Friday, March 5, 2010

Spring Break!

It's 1:30 AM and I just finished last-minute packing. Tomorrow, a few friends and I leave for New York City for 5 days of our spring break. I'm really looking forward to returning to the city for the second time in my life; the last time I was here was almost exactly 3 years ago when I came with my high school theatre department.

This time I'm traveling with a "local", so hopefully she'll have some interesting sights to show us. It should be a great week and I'll post some pictures when I get back!

NYC, here I come!

Tuesday, March 2, 2010

Senator Max Cleland

Today, my class met with a extraordinary individual at the headquarters of the American Battlefield Monuments Commission in Arlington, Virginia.

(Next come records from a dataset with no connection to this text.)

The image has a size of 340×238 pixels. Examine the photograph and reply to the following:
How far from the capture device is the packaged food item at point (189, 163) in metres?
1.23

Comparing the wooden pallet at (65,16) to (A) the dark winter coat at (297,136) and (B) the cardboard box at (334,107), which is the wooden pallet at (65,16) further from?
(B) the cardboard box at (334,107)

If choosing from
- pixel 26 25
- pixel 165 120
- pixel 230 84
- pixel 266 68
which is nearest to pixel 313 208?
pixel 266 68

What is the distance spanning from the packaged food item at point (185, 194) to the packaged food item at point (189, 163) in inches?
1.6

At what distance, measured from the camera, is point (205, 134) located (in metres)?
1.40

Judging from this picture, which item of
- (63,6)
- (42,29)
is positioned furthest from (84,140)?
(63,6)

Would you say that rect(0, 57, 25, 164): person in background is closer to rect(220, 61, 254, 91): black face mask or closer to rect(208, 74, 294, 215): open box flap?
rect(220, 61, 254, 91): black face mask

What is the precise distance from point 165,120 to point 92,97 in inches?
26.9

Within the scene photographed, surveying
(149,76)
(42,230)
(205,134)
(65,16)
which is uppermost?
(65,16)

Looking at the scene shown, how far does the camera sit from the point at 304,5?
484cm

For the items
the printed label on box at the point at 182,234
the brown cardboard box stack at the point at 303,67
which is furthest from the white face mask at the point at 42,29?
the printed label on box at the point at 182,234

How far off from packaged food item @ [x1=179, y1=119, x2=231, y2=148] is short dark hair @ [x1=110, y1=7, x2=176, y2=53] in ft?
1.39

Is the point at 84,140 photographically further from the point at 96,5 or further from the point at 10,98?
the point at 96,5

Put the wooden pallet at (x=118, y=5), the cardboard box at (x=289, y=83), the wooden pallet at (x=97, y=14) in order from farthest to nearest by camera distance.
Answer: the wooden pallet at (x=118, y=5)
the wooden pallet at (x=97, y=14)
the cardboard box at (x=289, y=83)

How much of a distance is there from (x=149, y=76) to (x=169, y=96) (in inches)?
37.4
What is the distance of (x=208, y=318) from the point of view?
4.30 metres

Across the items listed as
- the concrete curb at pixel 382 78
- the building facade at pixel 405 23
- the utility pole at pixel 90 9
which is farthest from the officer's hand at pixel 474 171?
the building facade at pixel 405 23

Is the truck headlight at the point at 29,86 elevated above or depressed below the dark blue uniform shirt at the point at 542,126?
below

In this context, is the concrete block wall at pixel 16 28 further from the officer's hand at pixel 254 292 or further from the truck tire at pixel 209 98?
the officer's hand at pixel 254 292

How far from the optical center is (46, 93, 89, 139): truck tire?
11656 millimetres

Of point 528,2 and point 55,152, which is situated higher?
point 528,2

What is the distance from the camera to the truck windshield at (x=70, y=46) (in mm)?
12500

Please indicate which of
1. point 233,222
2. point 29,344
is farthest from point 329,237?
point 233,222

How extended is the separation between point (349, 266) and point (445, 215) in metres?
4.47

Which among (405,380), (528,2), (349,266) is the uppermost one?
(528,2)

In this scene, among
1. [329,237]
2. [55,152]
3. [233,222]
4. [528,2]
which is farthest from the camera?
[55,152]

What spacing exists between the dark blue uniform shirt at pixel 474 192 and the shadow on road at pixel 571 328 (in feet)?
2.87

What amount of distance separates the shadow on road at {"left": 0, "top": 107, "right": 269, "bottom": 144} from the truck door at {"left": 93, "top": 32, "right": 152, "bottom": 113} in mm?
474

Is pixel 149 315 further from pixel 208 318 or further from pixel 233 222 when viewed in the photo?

Max Cleland is a veteran who lost his leg and his arm in an explosion in Vietnam. He is a former U.S. Senator whose term spanned through Clinton's impeachment proceedings, 9/11, and the vote to give President Bush the authority to invade of Iraq (a vote that he said haunts him to this day). He was given the honor of introducing John Kerry at the Democratic Convention during the 2004 campaign. Last year he was appointed by President Obama to head of the American Battlefield Monuments Commission--the agency charged with caring for our battlefield cemeteries around the world.

Craziest of all, he got his start as a participant in the Washington Semester Program--the same program I'm on--in the 1960s. He said he didn't have any direction when he went into the program at the age of 21. He had just changed his major for the third time and didn't have any idea what he wanted to do with his life. While he was here, though, he said he got the famous "Potomac Fever" and knew he wanted to go into public service.

While he was here on the program, his class got to go into President Kennedy's oval office and he was able to see the President's famous desk with the trap door. Then a week later, he was walking on the quad--the same quad I cross every day--when he heard the news that the President had been shot. He said that moment changed his life.

He told another story about the day, many years later, when he gave the speech introducing the man of the hour--then presidential-nominee John Kerry--at the Democratic Convention in the 2004 election. He wanted to look good for the television cameras so he went onstage without his glasses. Turns out, the teleprompter was set up so far out into the audience that he couldn't read "a damn thing" on it! It was lucky for him that he had spent the whole previous week practicing his speech.

It was a truly amazing and inspiring talk. He ended the hour by telling us all to "just go for it" in whatever we do. After all, we are in our 20's, and that's what this age is all about--taking risks and experiencing life. We have the rest of our lives to live with all the risks we take, whether they be bad or good, so we might as well just take them.